GIVEN REQUEST:
Update the lines below so that every "cable knit sleeve" becomes "knitted sleeve", and leave everything else unchanged.

[Saved entries]
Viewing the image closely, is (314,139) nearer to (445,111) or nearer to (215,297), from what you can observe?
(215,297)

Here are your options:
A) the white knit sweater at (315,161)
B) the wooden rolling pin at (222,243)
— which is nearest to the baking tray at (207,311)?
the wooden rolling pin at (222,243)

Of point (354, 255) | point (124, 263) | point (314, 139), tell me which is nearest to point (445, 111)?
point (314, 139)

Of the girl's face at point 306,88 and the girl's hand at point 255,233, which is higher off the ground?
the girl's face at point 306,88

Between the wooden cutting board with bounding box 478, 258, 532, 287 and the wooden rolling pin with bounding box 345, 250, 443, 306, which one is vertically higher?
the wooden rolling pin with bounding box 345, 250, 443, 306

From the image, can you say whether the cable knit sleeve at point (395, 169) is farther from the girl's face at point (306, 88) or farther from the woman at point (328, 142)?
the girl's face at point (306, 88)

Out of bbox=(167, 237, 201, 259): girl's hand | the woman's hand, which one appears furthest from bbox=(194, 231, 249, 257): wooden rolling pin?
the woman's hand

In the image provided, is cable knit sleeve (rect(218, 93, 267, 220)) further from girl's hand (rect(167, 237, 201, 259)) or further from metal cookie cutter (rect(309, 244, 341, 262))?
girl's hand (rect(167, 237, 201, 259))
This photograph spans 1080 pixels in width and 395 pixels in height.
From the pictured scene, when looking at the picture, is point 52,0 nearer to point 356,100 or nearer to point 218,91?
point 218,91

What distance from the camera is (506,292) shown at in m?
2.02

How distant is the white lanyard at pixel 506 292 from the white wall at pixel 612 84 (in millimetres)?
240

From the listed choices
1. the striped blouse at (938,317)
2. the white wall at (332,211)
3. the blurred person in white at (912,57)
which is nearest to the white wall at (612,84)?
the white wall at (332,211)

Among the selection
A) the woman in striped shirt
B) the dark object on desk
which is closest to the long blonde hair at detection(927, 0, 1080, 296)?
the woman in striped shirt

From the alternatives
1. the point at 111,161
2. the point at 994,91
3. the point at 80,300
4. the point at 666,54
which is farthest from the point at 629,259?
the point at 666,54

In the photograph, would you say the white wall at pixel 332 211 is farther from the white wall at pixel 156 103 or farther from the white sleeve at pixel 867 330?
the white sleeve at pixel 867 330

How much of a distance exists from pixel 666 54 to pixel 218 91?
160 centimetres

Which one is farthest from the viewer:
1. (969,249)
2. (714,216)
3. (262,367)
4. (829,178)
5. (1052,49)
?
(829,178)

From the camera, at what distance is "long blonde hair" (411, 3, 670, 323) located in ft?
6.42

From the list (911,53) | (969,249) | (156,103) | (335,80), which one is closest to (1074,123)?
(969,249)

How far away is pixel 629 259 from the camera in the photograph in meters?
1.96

OUTPUT OF THE TASK:
Viewing the image closely, is (314,139) nearer to (445,111) or nearer to (215,297), from what you can observe?
(215,297)

Here are your options:
A) the white knit sweater at (315,161)
B) the wooden rolling pin at (222,243)
— which is nearest to the baking tray at (207,311)?
the wooden rolling pin at (222,243)

Of point (354, 255) | point (124, 263) | point (314, 139), tell me which is nearest to point (445, 111)?
point (314, 139)

Of the girl's face at point 306,88 and the girl's hand at point 255,233, which is higher off the ground?
the girl's face at point 306,88

Between the wooden cutting board with bounding box 478, 258, 532, 287 and the wooden rolling pin with bounding box 345, 250, 443, 306, which one is vertically higher?
the wooden rolling pin with bounding box 345, 250, 443, 306

From the image, can you say whether the knitted sleeve at point (395, 169) is farther from the girl's face at point (306, 88) or farther from the woman at point (328, 142)?
the girl's face at point (306, 88)

Out of bbox=(167, 237, 201, 259): girl's hand | the woman's hand, which one appears furthest from bbox=(194, 231, 249, 257): wooden rolling pin?
the woman's hand

In the image provided, is knitted sleeve (rect(218, 93, 267, 220)) further from girl's hand (rect(167, 237, 201, 259)) or further from metal cookie cutter (rect(309, 244, 341, 262))?
girl's hand (rect(167, 237, 201, 259))
This photograph spans 1080 pixels in width and 395 pixels in height.
From the pictured scene, when looking at the picture, is point 52,0 nearer to point 356,100 or nearer to point 218,91?
point 218,91

What distance from the camera is (506,292) shown at in m?
2.02

How distant is the white lanyard at pixel 506 292 from the white wall at pixel 612 84 (in millimetres)?
240

From the listed choices
1. the striped blouse at (938,317)
2. the white wall at (332,211)
3. the blurred person in white at (912,57)
which is nearest to the white wall at (612,84)?
the white wall at (332,211)

Among the selection
A) the woman in striped shirt
B) the dark object on desk
which is closest to the long blonde hair at detection(927, 0, 1080, 296)?
the woman in striped shirt

From the alternatives
1. the point at 111,161
2. the point at 994,91
3. the point at 80,300
4. the point at 666,54
which is farthest from the point at 629,259?
the point at 666,54

In the photograph, would you say the white wall at pixel 332 211 is farther from the white wall at pixel 156 103 or farther from the white sleeve at pixel 867 330?
the white sleeve at pixel 867 330

How much of a distance exists from pixel 666 54 to pixel 218 91?
160 centimetres

Which one is farthest from the viewer:
1. (969,249)
2. (714,216)
3. (262,367)
4. (829,178)
5. (1052,49)
?
(829,178)

From the camera, at what distance is "long blonde hair" (411, 3, 670, 323) located in ft?
6.42

From the list (911,53) | (969,249) | (156,103) | (335,80), which one is closest to (1074,123)?
(969,249)

How far away is pixel 629 259 from the camera in the photograph in meters?
1.96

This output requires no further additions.